Kenya harvest shows new approach to food aid
Now they and thousands of others in the lowlands of western Kenya are able to get year-round work as farm laborers or earn money from their once-neglected rice paddies. The government's investment in a rundown irrigation project has revived a rural economy that was in the dumps for years.
The discernible change that a season's harvest of rice has brought to the western Kenyan town of Ahero also helps illustrate a message the U.N. Food and Agriculture Organization has trumpeted this year: Governments need to invest more in agriculture to reduce the number of people who need food aid - currently one in six people across the globe.
Heads of state and government from around the world will gather in Rome tomorrow at an FAO summit to explore new strategies. The summit's goal is to rally the world behind a change in aid policy, and to secure a pledge to spend more money to develop agriculture in poor countries.
Kenya's program could serve as a model for a radical change in aid policy - getting people to feed themselves.
"When they wake up, there is somewhere they can go and work," Abiero said of his neighbors Friday as he sat at the edge of the four-acre paddy he's had since 1968. "Before, they used to go to sleep hungry and did not know whether they will be able to get food the following day."
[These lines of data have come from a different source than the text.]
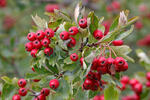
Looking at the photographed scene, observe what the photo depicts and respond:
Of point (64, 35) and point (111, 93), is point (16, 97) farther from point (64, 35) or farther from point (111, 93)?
point (111, 93)

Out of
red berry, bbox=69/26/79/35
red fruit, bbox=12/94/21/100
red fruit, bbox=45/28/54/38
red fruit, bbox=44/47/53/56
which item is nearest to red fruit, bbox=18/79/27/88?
red fruit, bbox=12/94/21/100

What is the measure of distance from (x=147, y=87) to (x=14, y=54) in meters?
2.31

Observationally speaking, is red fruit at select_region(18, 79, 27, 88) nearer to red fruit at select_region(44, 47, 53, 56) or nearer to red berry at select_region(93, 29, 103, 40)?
red fruit at select_region(44, 47, 53, 56)

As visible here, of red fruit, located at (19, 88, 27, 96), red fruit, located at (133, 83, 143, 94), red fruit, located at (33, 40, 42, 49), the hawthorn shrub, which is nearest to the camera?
the hawthorn shrub

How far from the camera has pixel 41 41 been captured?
2.04m

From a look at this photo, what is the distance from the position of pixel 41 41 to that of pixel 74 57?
33cm

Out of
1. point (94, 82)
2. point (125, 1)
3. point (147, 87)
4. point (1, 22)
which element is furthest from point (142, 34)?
point (94, 82)

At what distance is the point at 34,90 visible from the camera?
88.8 inches

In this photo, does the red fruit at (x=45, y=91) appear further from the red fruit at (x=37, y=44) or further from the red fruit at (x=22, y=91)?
the red fruit at (x=37, y=44)

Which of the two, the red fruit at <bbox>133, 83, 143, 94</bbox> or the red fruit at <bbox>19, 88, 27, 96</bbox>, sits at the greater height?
the red fruit at <bbox>19, 88, 27, 96</bbox>

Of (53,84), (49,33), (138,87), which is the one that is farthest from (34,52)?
(138,87)

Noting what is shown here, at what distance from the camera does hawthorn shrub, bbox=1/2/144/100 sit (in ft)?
6.30

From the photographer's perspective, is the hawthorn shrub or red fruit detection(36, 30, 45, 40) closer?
the hawthorn shrub

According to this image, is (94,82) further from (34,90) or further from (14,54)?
(14,54)
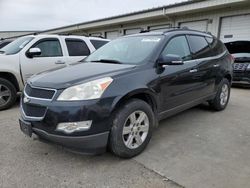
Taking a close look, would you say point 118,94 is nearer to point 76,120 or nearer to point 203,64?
point 76,120

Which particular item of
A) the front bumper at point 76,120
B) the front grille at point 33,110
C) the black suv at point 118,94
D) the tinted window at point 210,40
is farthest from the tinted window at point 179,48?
the front grille at point 33,110

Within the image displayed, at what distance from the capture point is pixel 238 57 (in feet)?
29.4

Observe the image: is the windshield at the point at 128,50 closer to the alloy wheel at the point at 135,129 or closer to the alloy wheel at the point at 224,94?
the alloy wheel at the point at 135,129

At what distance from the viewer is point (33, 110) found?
3.06m

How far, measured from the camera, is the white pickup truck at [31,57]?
18.8ft

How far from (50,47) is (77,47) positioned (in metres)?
0.80

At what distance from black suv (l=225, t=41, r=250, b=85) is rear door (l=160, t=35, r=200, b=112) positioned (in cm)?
486

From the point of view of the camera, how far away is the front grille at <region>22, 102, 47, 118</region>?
292cm

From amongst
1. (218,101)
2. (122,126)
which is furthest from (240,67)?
(122,126)

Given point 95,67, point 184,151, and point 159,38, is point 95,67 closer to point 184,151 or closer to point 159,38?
point 159,38

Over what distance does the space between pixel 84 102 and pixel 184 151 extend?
1.66 metres

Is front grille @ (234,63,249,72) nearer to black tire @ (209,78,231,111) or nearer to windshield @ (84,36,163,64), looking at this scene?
black tire @ (209,78,231,111)

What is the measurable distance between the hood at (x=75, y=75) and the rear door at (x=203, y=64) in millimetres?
1671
Ahero rice farmers have been able to sell their surplus to the U.N.'s World Food Program, Kenya's national food agency, and the National Cereals and Produce Board, among others.
Mugambi Gitonga, a senior official of Kenya's National Irrigation Board that revived the Ahero Irrigation Scheme, said there was a dramatic change in people's lifestyles.
For Ahero's carpenters, "the best selling items were coffins. People were dying of so many diseases," said Gitonga, the board's chief planning officer. "Now the best selling items are furniture. Ahero is thriving."
The U.N. Food and Agriculture Organization, which is hosting the three-day summit at its Rome headquarters, says the share of international aid allocated to agriculture has plummeted from around 19 percent in 1980 to 3.8 percent in 2006.
Only recently has this trend started to reverse, but in the meantime high food prices and the financial meltdown have pushed the number of hungry people this year to a record 1.02 billion people - nearly a sixth of the world's population.
Farmers in the developing world could feed themselves and their compatriots if only they had access to basic items like seeds, tools, irrigation systems, as well as training and infrastructure such as storage facilities and roads from fields to markets, FAO says.
But with food prices relatively low until the spike in 2007-08, government and private investors felt there was less need to put money into agriculture, said FAO economist Kostas Stamoulis.
Money was diverted instead to less complex and more attention-grabbing projects.
"Agriculture lost its glitter," Stamoulis said. "It's much more media-friendly to go cut a ribbon in a hospital or a school rather than mess around with agriculture research or water projects."